Texto de leitura:
....
No sábado, o então candidato Dória, acompanhado por Bruno Covas, grava um vídeo para as redes sociais e, com o  seu peculiar estilo assertivo, diz que combateria com autoridade a destruição da cidade de São Paulo, afirmando que não permitiria mais a vandalização do patrimônio público e, enfim, que colocaria a guarda civil metropolitana para trabalhar com vigor.

São Paulo - O Monumento às Bandeiras, localizado na entrada do Parque do Ibirapuera, amanheceu pixado com tinta colorida. (Rovena Rosa/Agência Brasil)
São Paulo – O Monumento às Bandeiras, localizado na entrada do Parque do Ibirapuera, amanheceu pixado com tinta colorida. (Rovena Rosa/Agência Brasil)

Em 2018, à 1:24 da madrugada de segunda-feira, 9 de abril, que seria o primeiro dia de trabalho do novo prefeito, câmeras capturaram mais uma vez a ação de uma dupla de pichadores, homens aparentemente, com compressores, mangueira e aspersor, escrevendo em letras monumentais, com cerca de 8 metros de altura, dizendo “Olhai por nóis” (sic) na fachada do Pateo do Collegio, no Centro de São Paulo. Durante toda a ação de pouco mais de um minuto, uma terceira pessoa, uma mulher, parecia registrar o feito em vídeo. Ao mesmo tempo que rapidamente vandalizam a edificação, acordam e assustam pessoas em situação de rua que contavam com a fachada como cabeceira de suas duras camas.

 

Uma vez mais, repercutiu muito na impressa e na sociedade. Mas, desta vez, não teve inserção do novo prefeito nas redes sociais, talvez por que o estilo de Covas, o alcaide não diretamente escolhido por 3.085.187 votos válidos, não seja o mesmo que o de João Dória que, após um ano, três meses e sete dias, no último sábado, 7 de abril, renunciou à prefeitura para concorrer ao governo do estado.

 

Haveria uma mente planejando essas ações coincidentes? Não se trata do mesmo modus operandi? Ou trata-se de uma performance?

 

O fato absoluto é que as investigações de 2016 sobre o caso de vandalismo não tiveram resultado. Assim como as promessas de campanha. Constata-se também que tempo não é um valor para a necessária reabilitação da vitalidade dos centros urbanos brasileiros. Constata-se que até o tempo histórico está apertado entre ordens unidas ideológicas que não conseguem reconhecer a abissal crise da sociedade urbana brasileira e, portanto, não apresentam soluções, processos de transformação, apenas uma infernal imutabilidade sobre os problemas da urbanização.
....
Problemas e tarefas:
a) De acordo com o texto de leitura, que frase os pichadores escreveram na fachada do Pateo do Collegio?
b) Com base no texto de leitura, explique em até três frases o motivo pelo qual João Dória renunciou à prefeitura.
c) Indique se cada afirmação está de acordo com o texto de leitura, respondendo sim ou não e citando literalmente o trecho que decide: (i) As investigações de 2016 sobre o vandalismo levaram a um resultado. (ii) A ação no Pateo do Collegio durou pouco mais de um minuto. (iii) As letras pichadas tinham cerca de 8 metros de altura.

Dados fornecidos:
....
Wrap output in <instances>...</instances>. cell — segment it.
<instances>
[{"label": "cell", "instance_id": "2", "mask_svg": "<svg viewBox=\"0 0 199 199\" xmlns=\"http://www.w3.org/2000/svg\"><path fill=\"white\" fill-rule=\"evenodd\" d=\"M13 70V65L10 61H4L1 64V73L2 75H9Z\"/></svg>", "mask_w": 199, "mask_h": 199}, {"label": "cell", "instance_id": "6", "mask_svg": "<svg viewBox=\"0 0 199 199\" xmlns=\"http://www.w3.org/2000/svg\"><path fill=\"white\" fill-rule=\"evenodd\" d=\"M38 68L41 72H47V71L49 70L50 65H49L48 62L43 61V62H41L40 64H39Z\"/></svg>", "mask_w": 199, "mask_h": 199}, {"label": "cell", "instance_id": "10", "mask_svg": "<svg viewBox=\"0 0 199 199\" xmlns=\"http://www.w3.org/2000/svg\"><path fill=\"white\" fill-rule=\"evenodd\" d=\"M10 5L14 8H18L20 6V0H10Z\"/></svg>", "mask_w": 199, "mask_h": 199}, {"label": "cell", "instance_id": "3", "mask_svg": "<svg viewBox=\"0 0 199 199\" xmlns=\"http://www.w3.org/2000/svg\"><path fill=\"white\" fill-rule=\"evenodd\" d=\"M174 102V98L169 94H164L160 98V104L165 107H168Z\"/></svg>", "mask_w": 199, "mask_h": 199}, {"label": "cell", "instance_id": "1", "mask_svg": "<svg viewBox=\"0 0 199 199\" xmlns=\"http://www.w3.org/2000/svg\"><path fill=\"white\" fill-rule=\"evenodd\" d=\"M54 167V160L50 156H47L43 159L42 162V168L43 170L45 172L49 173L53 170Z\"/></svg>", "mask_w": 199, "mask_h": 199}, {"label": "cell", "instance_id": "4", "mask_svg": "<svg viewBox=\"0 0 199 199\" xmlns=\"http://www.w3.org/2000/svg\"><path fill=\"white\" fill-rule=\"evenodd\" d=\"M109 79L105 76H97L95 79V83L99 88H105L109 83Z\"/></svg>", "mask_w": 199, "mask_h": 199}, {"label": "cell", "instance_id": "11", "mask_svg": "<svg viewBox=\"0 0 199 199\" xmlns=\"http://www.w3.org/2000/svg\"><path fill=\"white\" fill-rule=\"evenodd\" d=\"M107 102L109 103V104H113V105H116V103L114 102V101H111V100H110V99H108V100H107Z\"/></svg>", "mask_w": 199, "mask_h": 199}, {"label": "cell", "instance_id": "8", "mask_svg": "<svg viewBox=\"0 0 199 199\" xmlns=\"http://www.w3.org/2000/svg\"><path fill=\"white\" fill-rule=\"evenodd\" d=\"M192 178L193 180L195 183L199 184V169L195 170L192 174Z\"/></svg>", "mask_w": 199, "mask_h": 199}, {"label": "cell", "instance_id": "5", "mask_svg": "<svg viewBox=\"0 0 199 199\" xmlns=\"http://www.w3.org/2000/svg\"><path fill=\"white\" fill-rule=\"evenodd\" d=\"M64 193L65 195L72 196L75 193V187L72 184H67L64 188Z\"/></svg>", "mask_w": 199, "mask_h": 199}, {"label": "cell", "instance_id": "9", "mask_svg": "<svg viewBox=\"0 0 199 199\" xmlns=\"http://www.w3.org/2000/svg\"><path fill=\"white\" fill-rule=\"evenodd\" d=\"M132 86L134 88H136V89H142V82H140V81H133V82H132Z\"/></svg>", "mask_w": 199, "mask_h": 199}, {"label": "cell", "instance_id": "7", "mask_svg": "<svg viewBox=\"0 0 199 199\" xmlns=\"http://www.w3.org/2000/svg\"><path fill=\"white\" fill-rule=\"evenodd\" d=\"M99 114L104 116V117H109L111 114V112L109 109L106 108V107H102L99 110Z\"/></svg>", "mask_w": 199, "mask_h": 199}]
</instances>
....
As respostas:
a) “Olhai por nóis”

b) João Dória renunciou à prefeitura no sábado, 7 de abril, após um ano, três meses e sete dias de mandato. O motivo foi concorrer ao governo do estado.

c)
(i) Não: “as investigações de 2016 sobre o caso de vandalismo não tiveram resultado”.
(ii) Sim: “Durante toda a ação de pouco mais de um minuto”.
(iii) Sim: “com cerca de 8 metros de altura”.